**What to work on**
Pull out each line of the listing below that contains the word "wooden". Case counts.

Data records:
---

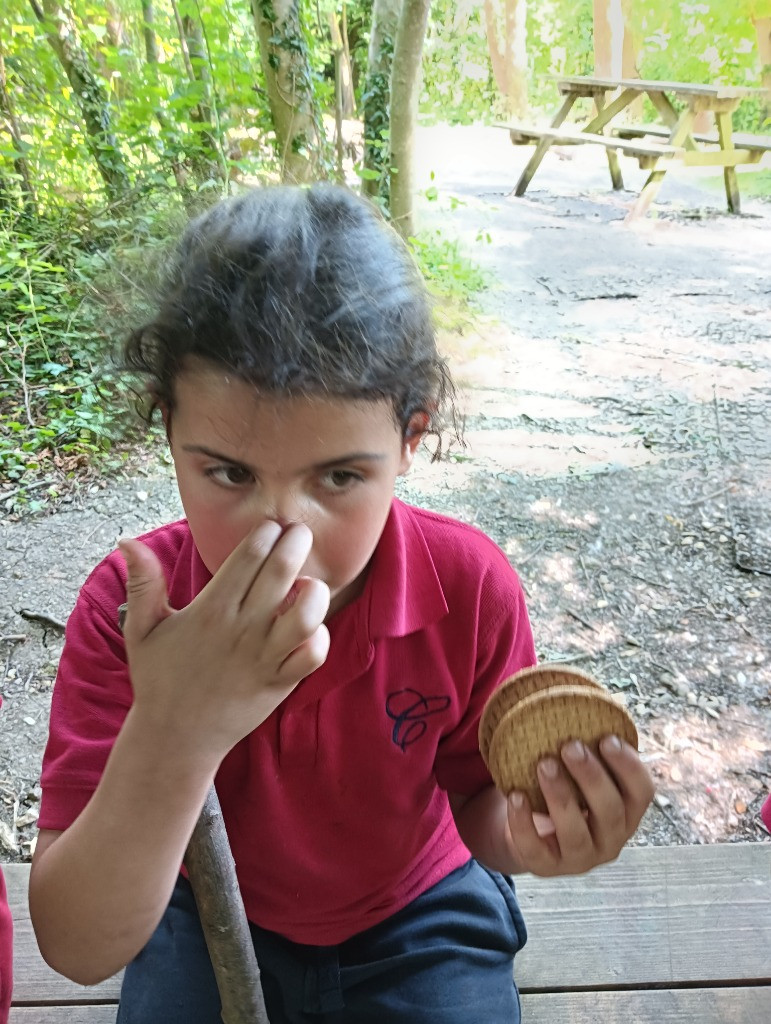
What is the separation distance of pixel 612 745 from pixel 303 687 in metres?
0.31

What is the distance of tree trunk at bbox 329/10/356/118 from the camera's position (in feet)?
10.0

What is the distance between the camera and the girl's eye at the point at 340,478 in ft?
2.04

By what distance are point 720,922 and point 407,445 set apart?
833 mm

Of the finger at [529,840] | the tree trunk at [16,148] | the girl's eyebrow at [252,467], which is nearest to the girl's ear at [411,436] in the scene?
the girl's eyebrow at [252,467]

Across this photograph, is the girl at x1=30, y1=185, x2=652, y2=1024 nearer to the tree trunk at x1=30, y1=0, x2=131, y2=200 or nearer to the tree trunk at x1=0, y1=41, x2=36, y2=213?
the tree trunk at x1=30, y1=0, x2=131, y2=200

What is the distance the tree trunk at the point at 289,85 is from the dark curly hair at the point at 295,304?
85.3 inches

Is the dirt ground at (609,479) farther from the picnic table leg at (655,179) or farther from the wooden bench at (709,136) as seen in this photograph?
the wooden bench at (709,136)

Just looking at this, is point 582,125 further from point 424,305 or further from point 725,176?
point 424,305

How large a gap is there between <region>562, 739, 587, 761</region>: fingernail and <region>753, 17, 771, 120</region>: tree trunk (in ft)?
6.71

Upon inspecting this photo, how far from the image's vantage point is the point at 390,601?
0.78 m

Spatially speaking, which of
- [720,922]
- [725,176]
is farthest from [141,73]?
[720,922]

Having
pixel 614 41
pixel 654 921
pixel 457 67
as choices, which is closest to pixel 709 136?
pixel 614 41

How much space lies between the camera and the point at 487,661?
832 mm

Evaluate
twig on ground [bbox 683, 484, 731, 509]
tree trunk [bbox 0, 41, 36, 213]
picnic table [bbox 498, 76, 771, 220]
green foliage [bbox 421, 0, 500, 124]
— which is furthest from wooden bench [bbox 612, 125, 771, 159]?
tree trunk [bbox 0, 41, 36, 213]
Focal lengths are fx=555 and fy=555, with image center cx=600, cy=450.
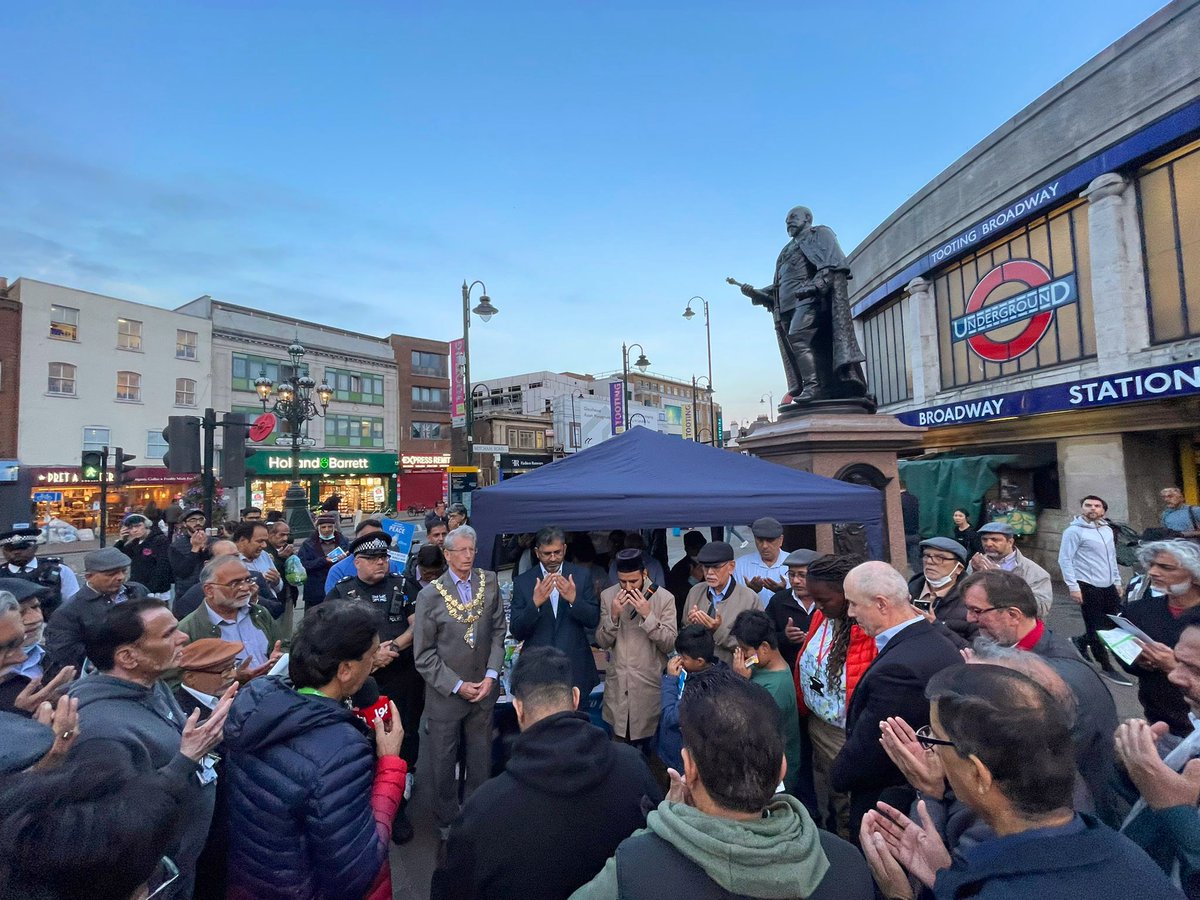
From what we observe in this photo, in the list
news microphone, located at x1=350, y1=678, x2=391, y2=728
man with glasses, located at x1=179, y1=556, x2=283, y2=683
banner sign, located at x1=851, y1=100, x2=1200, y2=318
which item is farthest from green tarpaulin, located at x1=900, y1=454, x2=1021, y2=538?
man with glasses, located at x1=179, y1=556, x2=283, y2=683

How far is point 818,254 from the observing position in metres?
8.28

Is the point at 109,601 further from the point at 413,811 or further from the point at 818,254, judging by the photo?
the point at 818,254

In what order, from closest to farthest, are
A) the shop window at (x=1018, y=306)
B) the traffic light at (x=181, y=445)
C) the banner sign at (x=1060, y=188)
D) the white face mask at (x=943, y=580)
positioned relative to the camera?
1. the white face mask at (x=943, y=580)
2. the traffic light at (x=181, y=445)
3. the banner sign at (x=1060, y=188)
4. the shop window at (x=1018, y=306)

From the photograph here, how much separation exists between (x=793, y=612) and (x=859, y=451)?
4473mm

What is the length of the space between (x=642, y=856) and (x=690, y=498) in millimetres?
3633

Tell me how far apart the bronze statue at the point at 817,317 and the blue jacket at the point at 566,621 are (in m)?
5.42

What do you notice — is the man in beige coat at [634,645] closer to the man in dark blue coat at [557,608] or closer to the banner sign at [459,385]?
the man in dark blue coat at [557,608]

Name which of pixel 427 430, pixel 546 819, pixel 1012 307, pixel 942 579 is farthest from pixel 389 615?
pixel 427 430

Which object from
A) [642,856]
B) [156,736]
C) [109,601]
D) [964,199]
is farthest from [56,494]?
[964,199]

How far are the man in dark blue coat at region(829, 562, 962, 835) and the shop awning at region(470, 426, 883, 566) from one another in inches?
90.5

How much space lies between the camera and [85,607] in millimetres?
3799

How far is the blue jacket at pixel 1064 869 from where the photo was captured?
3.79ft

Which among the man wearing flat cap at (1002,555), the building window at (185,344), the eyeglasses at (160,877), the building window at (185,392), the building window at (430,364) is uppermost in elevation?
the building window at (430,364)

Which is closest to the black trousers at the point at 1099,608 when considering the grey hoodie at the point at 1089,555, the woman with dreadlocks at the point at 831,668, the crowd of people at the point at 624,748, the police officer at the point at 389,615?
the grey hoodie at the point at 1089,555
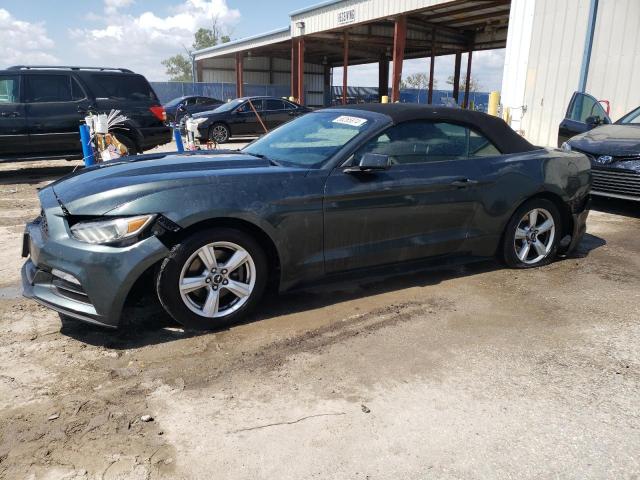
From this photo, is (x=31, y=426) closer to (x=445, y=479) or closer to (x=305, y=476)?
(x=305, y=476)

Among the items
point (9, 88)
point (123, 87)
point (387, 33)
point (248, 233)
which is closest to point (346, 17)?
point (387, 33)

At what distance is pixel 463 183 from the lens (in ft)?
13.5

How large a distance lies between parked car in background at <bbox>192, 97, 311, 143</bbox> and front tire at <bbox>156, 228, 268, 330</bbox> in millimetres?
12465

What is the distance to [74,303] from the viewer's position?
3035 millimetres

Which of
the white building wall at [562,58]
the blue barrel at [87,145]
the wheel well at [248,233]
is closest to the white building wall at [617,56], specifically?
the white building wall at [562,58]

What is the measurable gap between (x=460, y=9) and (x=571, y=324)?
20.8m

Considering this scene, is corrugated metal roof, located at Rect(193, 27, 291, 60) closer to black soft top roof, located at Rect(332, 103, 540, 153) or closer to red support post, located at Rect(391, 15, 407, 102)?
red support post, located at Rect(391, 15, 407, 102)

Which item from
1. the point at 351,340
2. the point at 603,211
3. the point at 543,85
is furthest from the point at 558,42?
the point at 351,340

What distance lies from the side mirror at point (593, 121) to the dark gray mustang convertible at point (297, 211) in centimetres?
415

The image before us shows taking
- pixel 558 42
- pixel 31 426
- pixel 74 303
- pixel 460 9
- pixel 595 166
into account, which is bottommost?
pixel 31 426

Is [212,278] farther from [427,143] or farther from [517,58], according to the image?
[517,58]

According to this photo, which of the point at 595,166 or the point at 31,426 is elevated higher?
the point at 595,166

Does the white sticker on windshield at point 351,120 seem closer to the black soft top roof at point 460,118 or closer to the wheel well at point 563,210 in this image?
the black soft top roof at point 460,118

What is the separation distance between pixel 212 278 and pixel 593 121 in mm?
7545
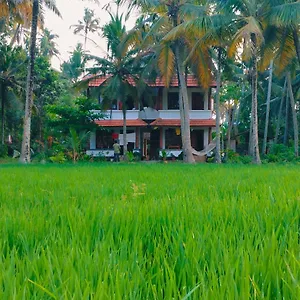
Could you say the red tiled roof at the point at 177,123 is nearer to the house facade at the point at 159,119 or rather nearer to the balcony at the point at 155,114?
the house facade at the point at 159,119

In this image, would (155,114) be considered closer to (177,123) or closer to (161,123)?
(161,123)

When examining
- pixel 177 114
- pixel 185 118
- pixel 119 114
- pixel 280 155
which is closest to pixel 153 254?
pixel 185 118

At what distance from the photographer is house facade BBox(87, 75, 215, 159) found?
2066cm

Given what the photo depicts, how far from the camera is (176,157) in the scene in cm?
1972

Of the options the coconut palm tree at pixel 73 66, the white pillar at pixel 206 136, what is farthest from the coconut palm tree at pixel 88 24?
the white pillar at pixel 206 136

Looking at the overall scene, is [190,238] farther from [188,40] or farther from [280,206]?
[188,40]

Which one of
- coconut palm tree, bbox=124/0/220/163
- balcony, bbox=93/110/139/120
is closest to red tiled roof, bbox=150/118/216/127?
balcony, bbox=93/110/139/120

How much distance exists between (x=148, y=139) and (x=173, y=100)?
108 inches

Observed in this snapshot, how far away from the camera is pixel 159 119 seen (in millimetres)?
20375

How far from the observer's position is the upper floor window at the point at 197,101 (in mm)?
21344

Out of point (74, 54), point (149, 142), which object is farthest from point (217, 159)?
point (74, 54)

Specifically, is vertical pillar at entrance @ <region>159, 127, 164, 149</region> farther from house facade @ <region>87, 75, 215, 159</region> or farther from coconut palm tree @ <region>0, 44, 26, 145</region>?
coconut palm tree @ <region>0, 44, 26, 145</region>

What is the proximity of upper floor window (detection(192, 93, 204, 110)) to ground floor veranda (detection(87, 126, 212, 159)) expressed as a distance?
1.19 meters

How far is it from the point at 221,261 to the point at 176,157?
18637mm
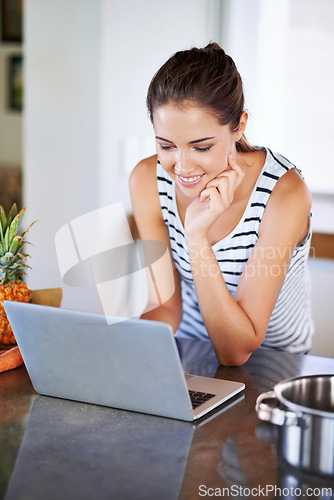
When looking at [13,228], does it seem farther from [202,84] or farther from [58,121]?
[58,121]

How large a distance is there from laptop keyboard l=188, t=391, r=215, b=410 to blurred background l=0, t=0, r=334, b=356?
1.68 metres

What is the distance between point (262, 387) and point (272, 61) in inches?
76.1

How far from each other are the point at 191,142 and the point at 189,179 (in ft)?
0.35

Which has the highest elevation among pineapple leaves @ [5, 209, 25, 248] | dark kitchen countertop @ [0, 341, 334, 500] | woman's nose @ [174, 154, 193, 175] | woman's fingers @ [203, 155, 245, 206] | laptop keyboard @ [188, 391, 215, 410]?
woman's nose @ [174, 154, 193, 175]

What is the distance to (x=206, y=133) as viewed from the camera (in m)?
1.46

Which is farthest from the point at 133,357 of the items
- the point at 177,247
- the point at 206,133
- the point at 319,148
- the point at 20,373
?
the point at 319,148

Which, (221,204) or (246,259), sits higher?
(221,204)

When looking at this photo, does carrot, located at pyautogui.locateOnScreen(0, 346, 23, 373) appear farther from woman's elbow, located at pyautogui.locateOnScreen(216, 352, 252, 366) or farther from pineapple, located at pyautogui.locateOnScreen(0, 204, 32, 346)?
woman's elbow, located at pyautogui.locateOnScreen(216, 352, 252, 366)

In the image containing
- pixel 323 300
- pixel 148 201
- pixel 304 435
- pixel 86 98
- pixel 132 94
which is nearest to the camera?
pixel 304 435

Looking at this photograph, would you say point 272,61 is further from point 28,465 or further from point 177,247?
point 28,465

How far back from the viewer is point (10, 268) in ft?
4.55

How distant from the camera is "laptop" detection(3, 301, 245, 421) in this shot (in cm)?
102

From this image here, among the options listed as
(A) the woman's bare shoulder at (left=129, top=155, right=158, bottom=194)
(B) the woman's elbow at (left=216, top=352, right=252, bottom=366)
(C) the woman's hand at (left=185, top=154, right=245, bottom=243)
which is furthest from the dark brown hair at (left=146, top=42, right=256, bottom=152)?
(B) the woman's elbow at (left=216, top=352, right=252, bottom=366)

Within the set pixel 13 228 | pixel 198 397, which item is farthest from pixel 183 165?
pixel 198 397
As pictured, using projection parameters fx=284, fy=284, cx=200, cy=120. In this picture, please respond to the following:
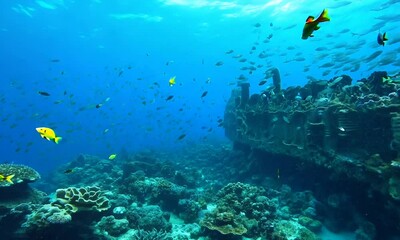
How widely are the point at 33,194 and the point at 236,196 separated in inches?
290

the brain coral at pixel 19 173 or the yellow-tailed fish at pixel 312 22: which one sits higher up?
the yellow-tailed fish at pixel 312 22

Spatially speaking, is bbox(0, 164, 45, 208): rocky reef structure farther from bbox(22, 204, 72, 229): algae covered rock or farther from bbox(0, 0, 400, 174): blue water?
bbox(0, 0, 400, 174): blue water

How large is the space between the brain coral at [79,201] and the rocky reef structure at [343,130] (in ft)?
25.8

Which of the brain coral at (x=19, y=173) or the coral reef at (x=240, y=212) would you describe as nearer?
the coral reef at (x=240, y=212)

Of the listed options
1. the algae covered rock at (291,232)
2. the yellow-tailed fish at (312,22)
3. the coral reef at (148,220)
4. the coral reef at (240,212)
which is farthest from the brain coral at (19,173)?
the yellow-tailed fish at (312,22)

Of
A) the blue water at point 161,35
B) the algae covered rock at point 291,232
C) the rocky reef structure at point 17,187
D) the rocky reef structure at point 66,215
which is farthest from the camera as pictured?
the blue water at point 161,35

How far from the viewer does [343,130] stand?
9945 mm

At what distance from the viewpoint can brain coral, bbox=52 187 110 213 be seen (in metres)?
7.73

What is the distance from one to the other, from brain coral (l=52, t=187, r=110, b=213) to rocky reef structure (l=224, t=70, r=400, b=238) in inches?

---

**Result of the exercise**
Is the dirt ground at (609,479) farther from the picnic table leg at (655,179) or farther from the wooden bench at (709,136) as seen in this photograph?
the wooden bench at (709,136)
— which is furthest from wooden bench [bbox 612, 125, 771, 159]?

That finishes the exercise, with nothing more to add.